§ **Text extract**:
────────────────

By Melina Acosta, MSSW ’19
Are you learning anything in school that could help me?” This was a question my father asked me one weekend in November 2013 during my first semester of college. He was experiencing depression and suicidality and I had no idea how to support him, nor did I understand what it meant to be depressed or suicidal. My major was kinesiology at the time, but in the psychology class I was taking as part of a core curriculum requirement, my professor was about to start the unit on mental illness.
“Not yet, Dad. I’m sorry. I’ll let you know if anything I learn in psychology could help you.”
“It’s okay, m’ija. Thank you anyway.”
It was difficult for me to conceptualize being a helper for someone I had looked up to my whole life. My father fled Cuba as a teenager in the 1970s and moved on his own to rural southwest Texas, reluctantly leaving behind his mother and 15 siblings. After decades of struggle, he eventually became a successful, self-employed life-insurance salesman, which suited his independent, self-motivated nature and strong work ethic. He was known to be a do-it-yourself kind of person; he disliked asking anyone for help. Doing so was not, and still is not, customary within my Latino culture, especially for a topic as stigmatized as mental health.

────────────────

§ **Data**:
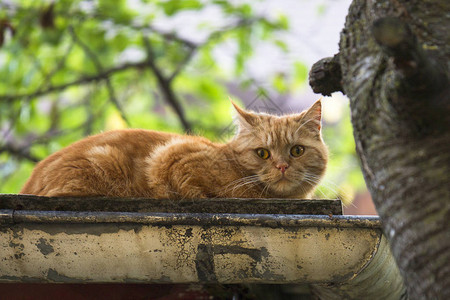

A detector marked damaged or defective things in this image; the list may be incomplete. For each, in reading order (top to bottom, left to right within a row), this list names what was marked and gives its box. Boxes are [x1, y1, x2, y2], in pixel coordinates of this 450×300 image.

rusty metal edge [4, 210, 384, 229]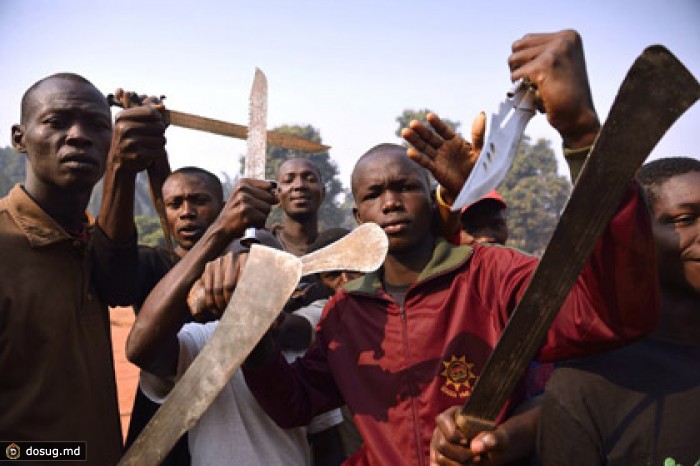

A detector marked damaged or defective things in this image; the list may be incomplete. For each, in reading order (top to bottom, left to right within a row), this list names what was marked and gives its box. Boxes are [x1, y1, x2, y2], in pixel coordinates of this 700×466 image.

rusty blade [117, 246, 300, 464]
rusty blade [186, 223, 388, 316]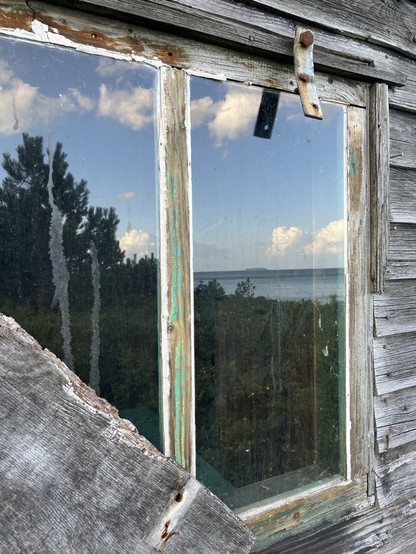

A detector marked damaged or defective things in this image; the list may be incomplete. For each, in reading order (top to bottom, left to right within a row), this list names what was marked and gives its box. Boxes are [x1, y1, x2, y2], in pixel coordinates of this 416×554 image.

────────────────

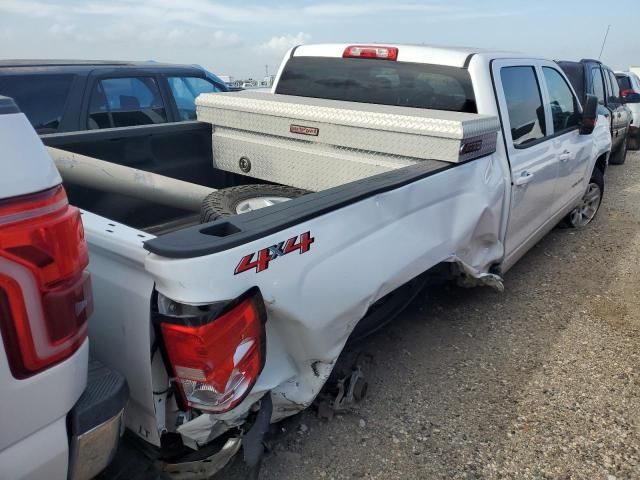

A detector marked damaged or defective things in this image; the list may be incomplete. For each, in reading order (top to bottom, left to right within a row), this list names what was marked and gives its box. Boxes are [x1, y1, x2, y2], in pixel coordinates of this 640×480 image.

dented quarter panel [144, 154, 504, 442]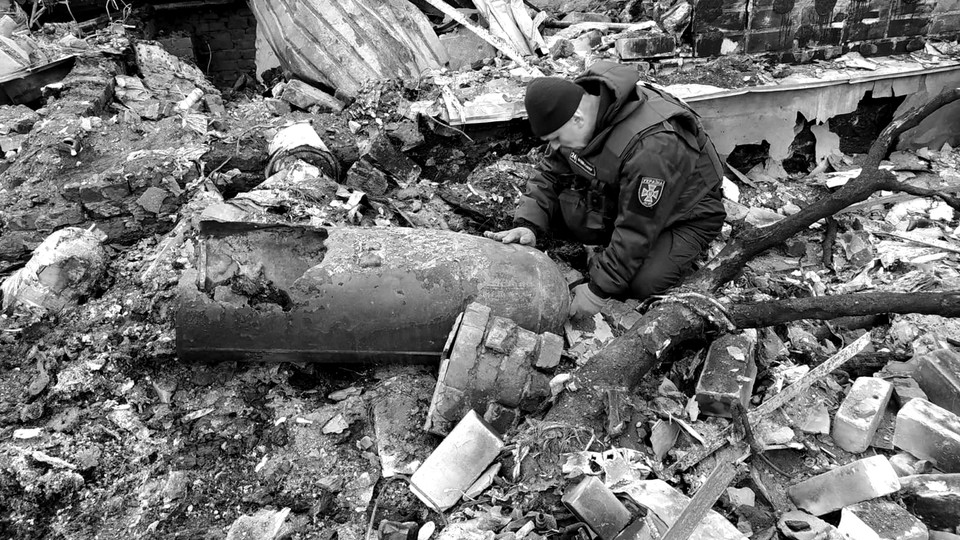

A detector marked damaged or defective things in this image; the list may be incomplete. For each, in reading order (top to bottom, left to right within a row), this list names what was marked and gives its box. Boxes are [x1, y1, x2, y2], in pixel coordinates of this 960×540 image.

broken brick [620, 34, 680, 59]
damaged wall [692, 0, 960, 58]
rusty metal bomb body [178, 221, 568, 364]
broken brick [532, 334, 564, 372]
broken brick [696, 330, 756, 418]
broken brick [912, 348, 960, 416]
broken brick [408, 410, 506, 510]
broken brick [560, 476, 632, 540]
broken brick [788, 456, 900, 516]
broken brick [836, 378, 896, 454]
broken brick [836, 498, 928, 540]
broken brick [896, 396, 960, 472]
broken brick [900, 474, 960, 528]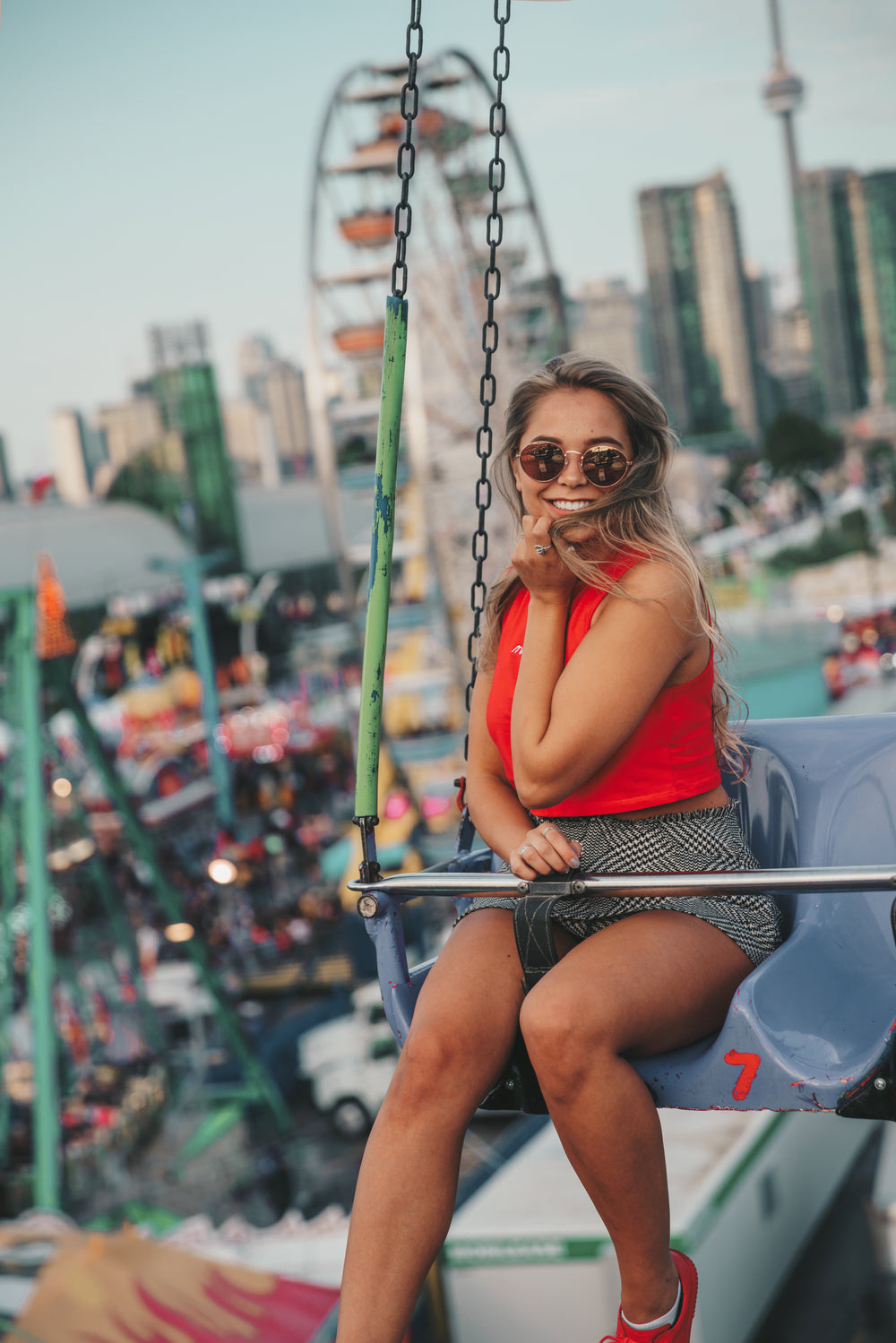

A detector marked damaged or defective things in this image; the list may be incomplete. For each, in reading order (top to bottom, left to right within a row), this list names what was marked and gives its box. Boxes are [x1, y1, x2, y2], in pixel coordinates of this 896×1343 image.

────────────────

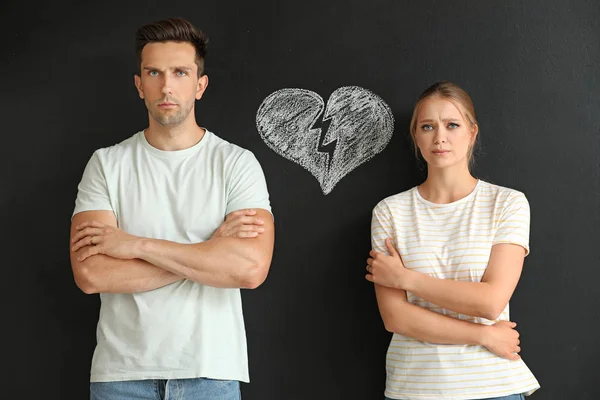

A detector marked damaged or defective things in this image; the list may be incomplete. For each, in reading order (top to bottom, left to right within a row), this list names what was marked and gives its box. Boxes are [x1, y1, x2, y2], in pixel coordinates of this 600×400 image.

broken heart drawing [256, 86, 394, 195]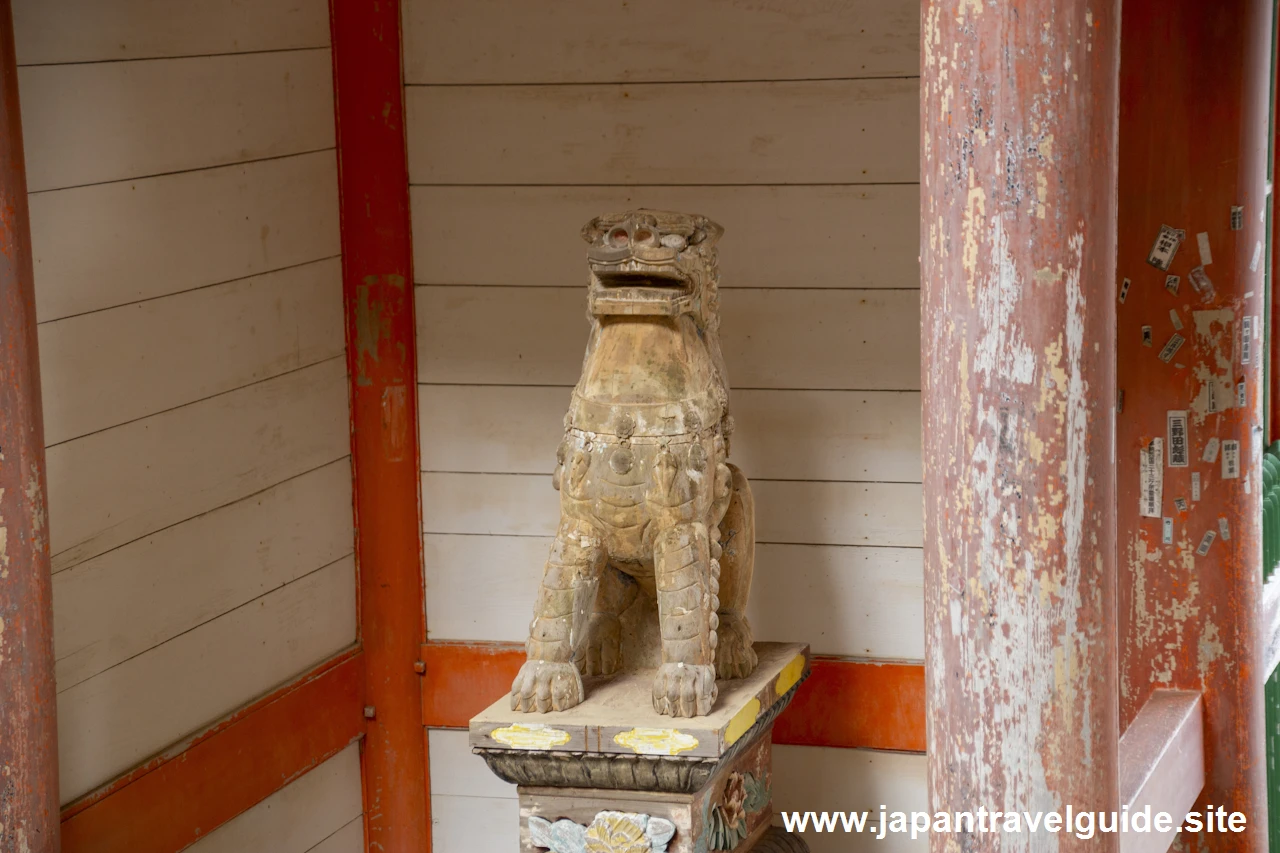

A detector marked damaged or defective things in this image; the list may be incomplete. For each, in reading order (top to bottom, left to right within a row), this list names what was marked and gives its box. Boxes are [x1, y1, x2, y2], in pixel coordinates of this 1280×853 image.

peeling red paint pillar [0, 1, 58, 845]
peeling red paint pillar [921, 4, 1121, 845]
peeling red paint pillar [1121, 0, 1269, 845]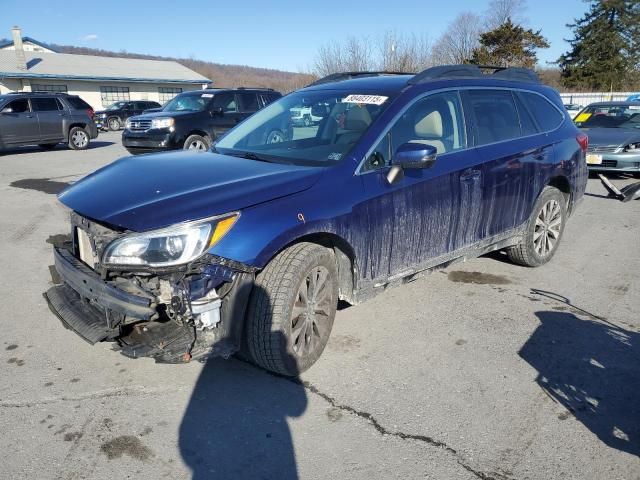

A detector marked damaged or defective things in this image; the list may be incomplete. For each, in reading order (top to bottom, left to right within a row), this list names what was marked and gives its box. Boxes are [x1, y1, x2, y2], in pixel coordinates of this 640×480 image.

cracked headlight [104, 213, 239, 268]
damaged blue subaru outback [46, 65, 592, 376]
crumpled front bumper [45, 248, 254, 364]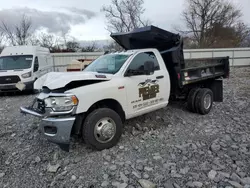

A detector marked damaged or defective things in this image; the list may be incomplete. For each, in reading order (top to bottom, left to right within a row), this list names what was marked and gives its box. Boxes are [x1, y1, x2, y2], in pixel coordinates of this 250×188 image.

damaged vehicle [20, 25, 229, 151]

────────────────

§ **Short problem**:
From the essay on a father's depression above, write out word for word the passage between "By Melina Acosta, MSSW" and "on mental illness.", inclusive.

§ **Solved exercise**:
By Melina Acosta, MSSW ’19
Are you learning anything in school that could help me?” This was a question my father asked me one weekend in November 2013 during my first semester of college. He was experiencing depression and suicidality and I had no idea how to support him, nor did I understand what it meant to be depressed or suicidal. My major was kinesiology at the time, but in the psychology class I was taking as part of a core curriculum requirement, my professor was about to start the unit on mental illness.